A week after saying there might be a window for peace talks to end the war in Ukraine, the top US general laid out a comprehensive catalog of Russia’s failures and suggested negotiations – if they were to take place – would be conducted from a position of strength for Kyiv.   

  Chairman of the Joint Chiefs of Staff General Mark Milley said the Russian military is “hurting really bad” after nearly nine months of war in which the Kremlin has not achieved any of its goals.  The Ukrainians have racked up “success after success,” Milley said, while the Russians “have failed every time.”   

  These setbacks, Milley suggested, coming on top of Ukraine’s recent liberation of Kherson, may even allow Ukraine to push for what it is unlikely to achieve militarily: the withdrawal of Russian forces.   

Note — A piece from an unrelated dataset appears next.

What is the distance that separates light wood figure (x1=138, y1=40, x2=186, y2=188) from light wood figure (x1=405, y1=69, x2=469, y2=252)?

  “There can be a political solution when the Russians withdraw politically,” Milley told a news conference on Wednesday.  “You want to negotiate at a time when you are strong and your opponent is weak.  And it is possible, maybe, that there will be a political solution.  All I’m saying is that there is a possibility.”   

  He spoke after a meeting of the allies that make up the Ukraine Contact Group and after the leaders of Poland and NATO said the missile that killed two people on Polish soil on Tuesday was likely fired by Ukrainian forces defending their country from a barrage of Russian raids.  and that the incident appeared to be an accident.  Defense Secretary Lloyd Austin, speaking at the same press conference, said the US had not seen any information so far that “contradicted” Poland’s “preliminary assessment”.   

  Milley appeared to be making a concerted effort to present his position on the state of the war, a week after he appeared to push for negotiations amid front line stabilization and a possible winter lull in fighting in comments that upset some allies and members of his .  his own administration.  Speaking in New York last Wednesday, Milley said both Russia and Ukraine should realize that military victory is impossible to achieve and that a negotiated end to the conflict would end the suffering of war.   

  “When there is an opportunity for negotiation, when peace can be achieved, take it,” Milley said at the time.   

  Those remarks forced the Biden administration to reassure Ukraine that there was no change in the U.S. position to allow the country to decide its own future or press Kyiv for negotiations.   

  Austin underscored that position Wednesday, standing next to Milley at the news conference.  “When is a good time to negotiate?  We have repeatedly said that this will be decided by the Ukrainians, not us.”   

  Still, Milley presented the realities of the fight that fell, with winter already entering the battlefields of Ukraine.  Russia has knocked out parts of Ukraine’s energy grid and infrastructure, leaving many homes without power or water.  Ukraine’s military has mounted successful counterattacks in the east and south, but front lines are stabilizing, Milley said, and fighting tends to slow down in the winter.   

  Russia’s mobilization efforts have also given them more manpower for the war, even if their troops arrive poorly equipped and with little to no training.  The chances of Ukraine achieving the ultimate military victory of pushing Russia out of the country “are not high, militarily,” he said.   

  This time around, Milley was more cautious about the negotiations, implicitly acknowledging that the chances of Russian President Vladimir Putin and Ukrainian President Volodymyr Zelensky reaching any kind of deal still appear very high.   

  “So if there’s a slowdown in the actual tactical conflict, if that happens, then that might become a window, possibly — it might not — for a political solution, or at least the beginnings of talks to start a political solution,” he said.  .   

  But a day after Russia launched perhaps its biggest ever barrage of missiles against Ukraine, the US and the West made clear they were preparing for a longer conflict in which Kyiv still needs air defenses and ammunition for the fight ahead.   

  “We will be there as long as it takes to keep Ukraine free,” Milley said.